According to the US-based United States Centers for Disease Control and Prevention (CDC), almost 20 percent of the Health Ministry’s budget has been allocated to care and treatment, compared to a one percent expenditure on infection control.

In Egypt, there are approximately 165,000 new cases of infection each year, out of which a staggering 70 percent are related to the healthcare system. Equipment is often not sterilized according to acceptable standards and infection is very often transmitted through improperly screened blood transfusions of infected patients.

Other modes of infection include the sharing of unsterilized needles for drug use and unsterilized tools at barbers or for pedicures, manicures and tattoos. In more rare cases, HCV can also be transmitted from mother to foetus or through sexual intercourse.

There are, therefore, plans to have a comprehensive national registry system and screening programs for the disease, according to Sayed.

Over the past six years, there have been extensive campaigns to raise awareness on modes on infection and treat large numbers of patients for free.

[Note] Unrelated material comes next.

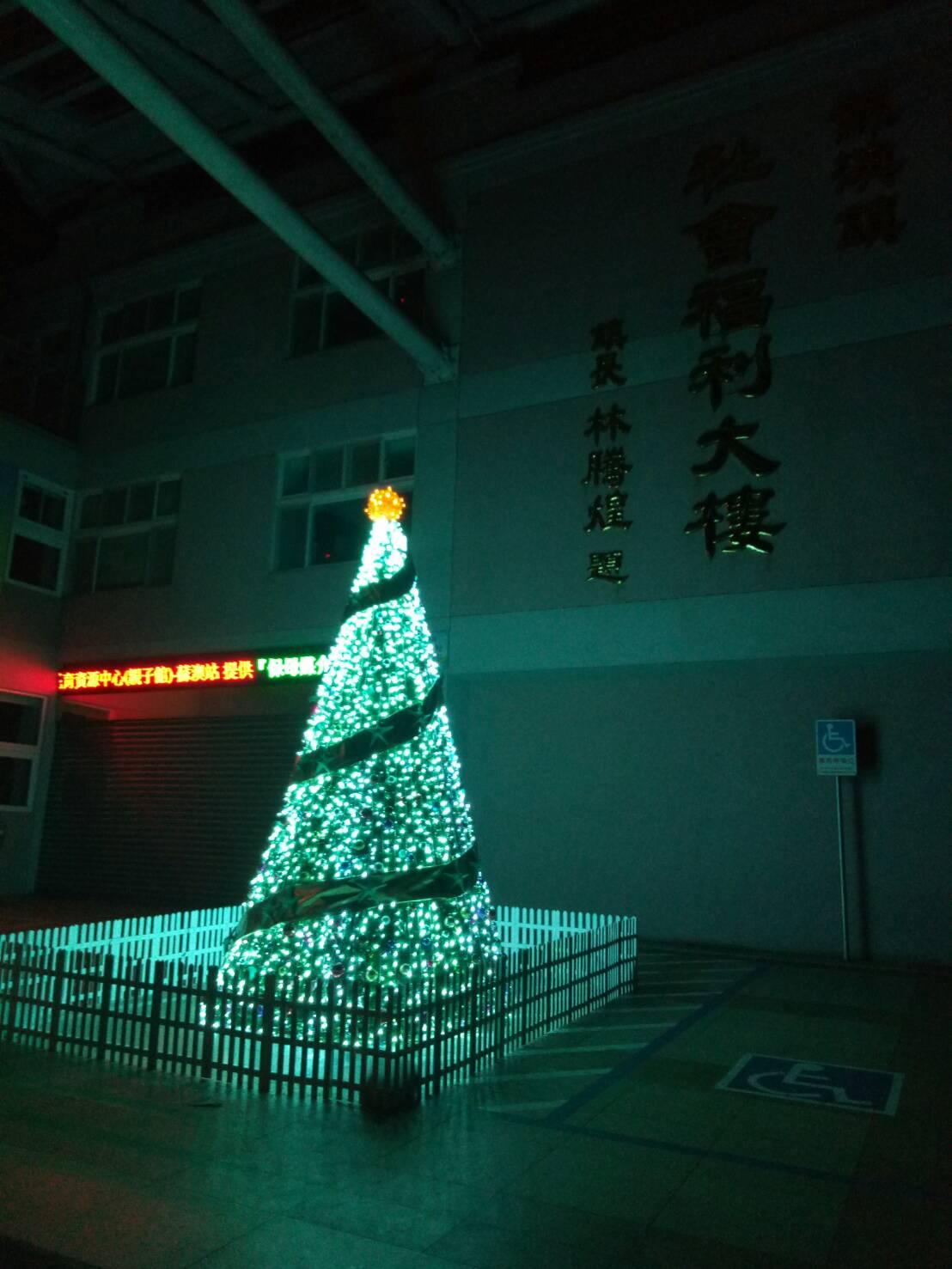 海洋聖誕樹2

WHO says that Egypt is one of only two developing countries that provide free universal healthcare for HCV. With over 23 centers in Egypt developed over the past six years for the treatment of Hepatitis C, approximately 300,000 infected individuals have been treated free of charge.

While Egyptian sufferers await a cure, hopes for the near future remain high. 

Sayed hopes to eventually get more assistance for training and research in the field in order to produce the new safe and effective products in Egypt. “This would make it markedly cheaper and easily accessible for all,” she says. “It would be a huge turning point in our history.”